:: Source excerpt ::

TY - THES
T1 - Strafbare belediging
AU - Janssens, Alfred Ludovicus Joannes Maria
N1 - date_submitted:1998
Rights: University of Groningen
PY - 1998
Y1 - 1998
N2 - The Dutch law of criminal defamation consists of a number of offences protecting a legal interest
considered of great importance: a person’s honour and reputation. The nucleus of the present
book consists of a description and analysis of those offences. Particular attention is devoted
to the relationship between these offences and freedom of speech.
The Dutch law of criminal defamation is based on age-old continental, partly Roman-law
provisions. The current offences find their immediate origin in the Code Pénal which preceded
the present Penal Code. Unlike most other European countries, in the Netherlands criminal
defamation is distributed over various sections of the Penal Code. The ’classical’ provisions
are libel, slander and insult. Libel and slander are distinguished from insult in that the
punishability of the former requires accusing another of a specific act. The offence of insult
covers terms of abuse and vague accusations. These offences require a complaint, that is, the
Public Prosecutor can not bring charges unless the defamed party has lodged a complaint with
the police and has requested prosecution except in the case of defamation of a public body or
an official in function.

:::
:: Data lines ::

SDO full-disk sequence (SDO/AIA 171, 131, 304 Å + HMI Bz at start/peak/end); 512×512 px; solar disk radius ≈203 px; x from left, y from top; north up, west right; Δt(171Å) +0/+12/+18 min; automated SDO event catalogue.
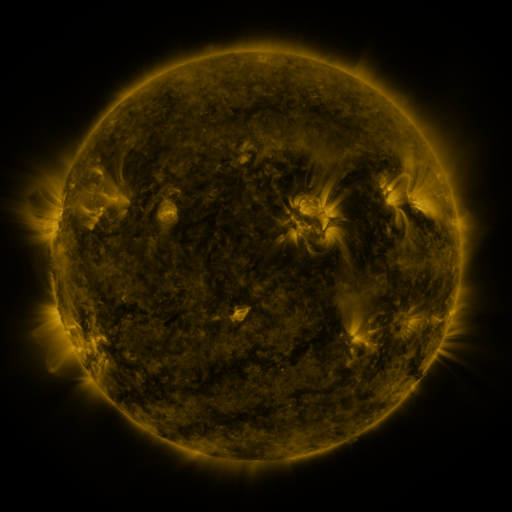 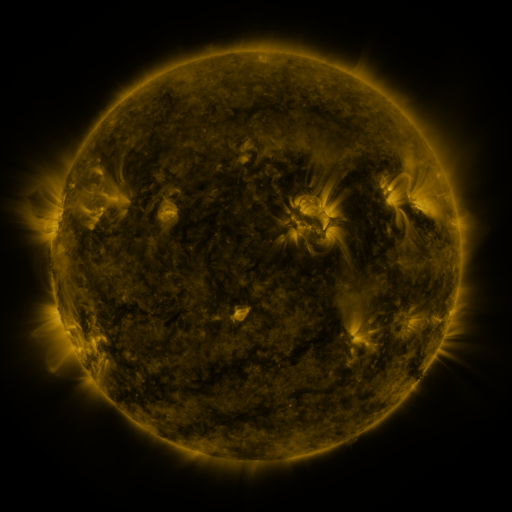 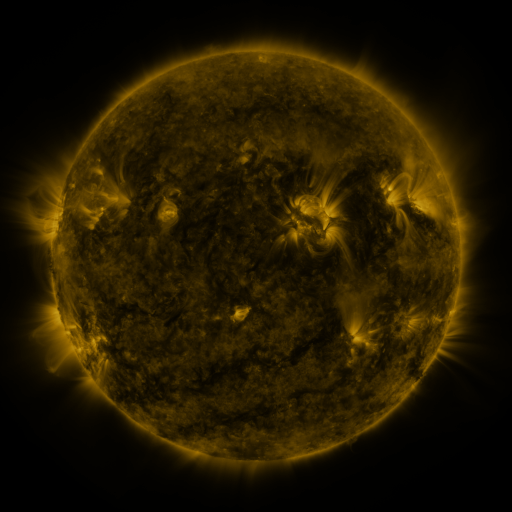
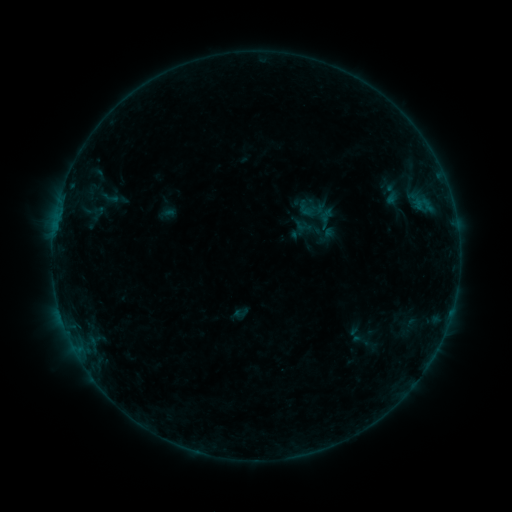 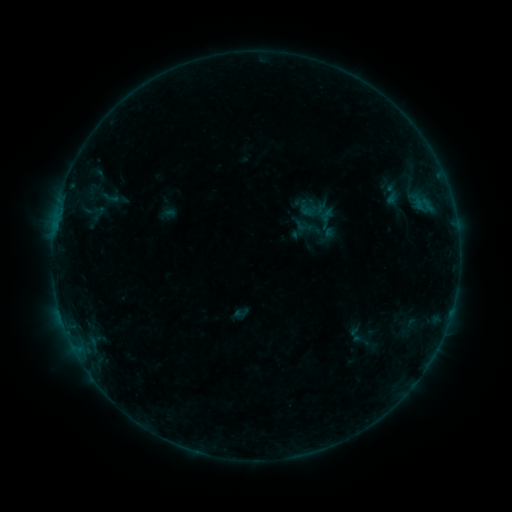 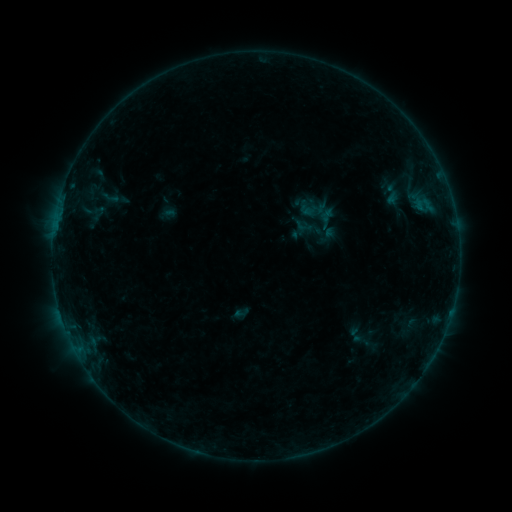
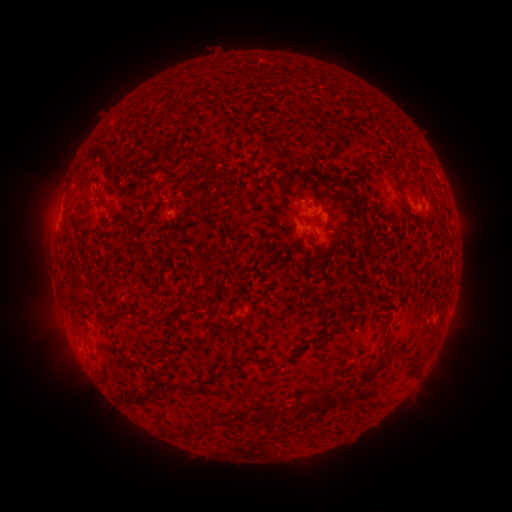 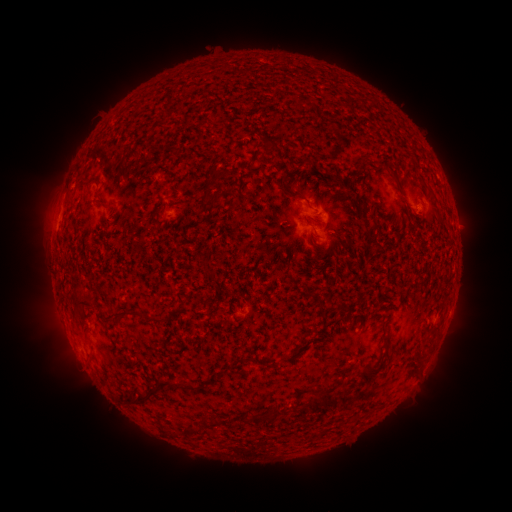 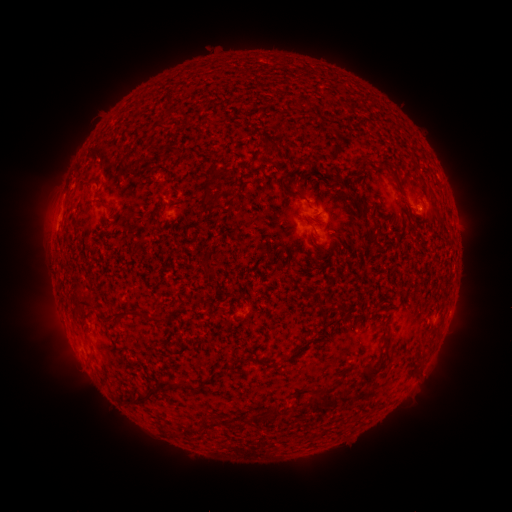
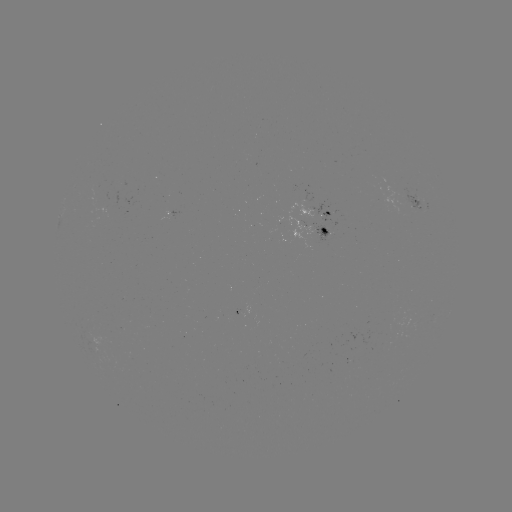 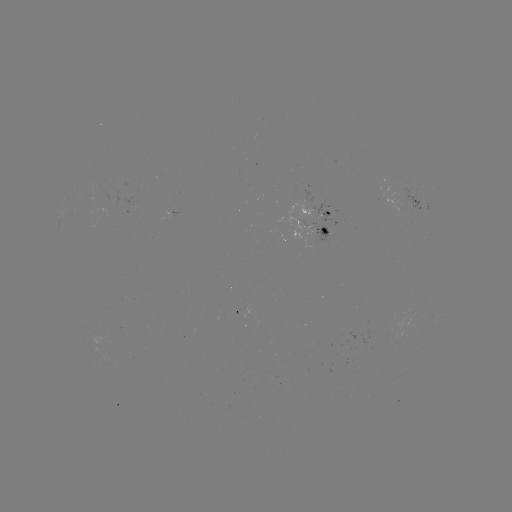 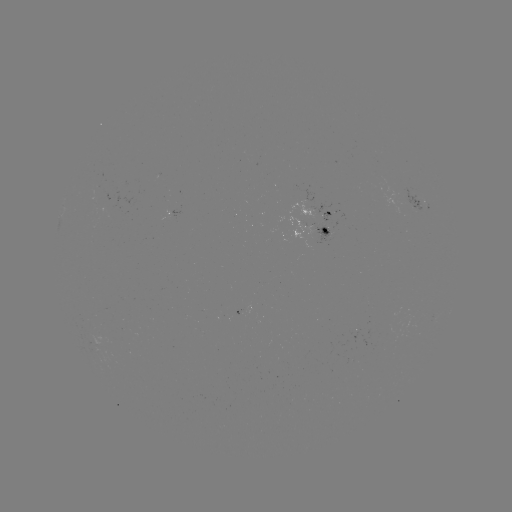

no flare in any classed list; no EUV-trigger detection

:::

◆ Challenges ◆
a) According to the defamation abstract, what do the current Dutch offences of criminal defamation find their immediate origin in?
b) Reproduce the defamation abstract from "The Dutch law of criminal defamation is" to "official in function.".
The material above stands apart from the defamation abstract.

◆ Outputs in order ◆
a) The Code Pénal, which preceded the present Penal Code.

b)
The Dutch law of criminal defamation is based on age-old continental, partly Roman-law
provisions. The current offences find their immediate origin in the Code Pénal which preceded
the present Penal Code. Unlike most other European countries, in the Netherlands criminal
defamation is distributed over various sections of the Penal Code. The ’classical’ provisions
are libel, slander and insult. Libel and slander are distinguished from insult in that the
punishability of the former requires accusing another of a specific act. The offence of insult
covers terms of abuse and vague accusations. These offences require a complaint, that is, the
Public Prosecutor can not bring charges unless the defamed party has lodged a complaint with
the police and has requested prosecution except in the case of defamation of a public body or
an official in function.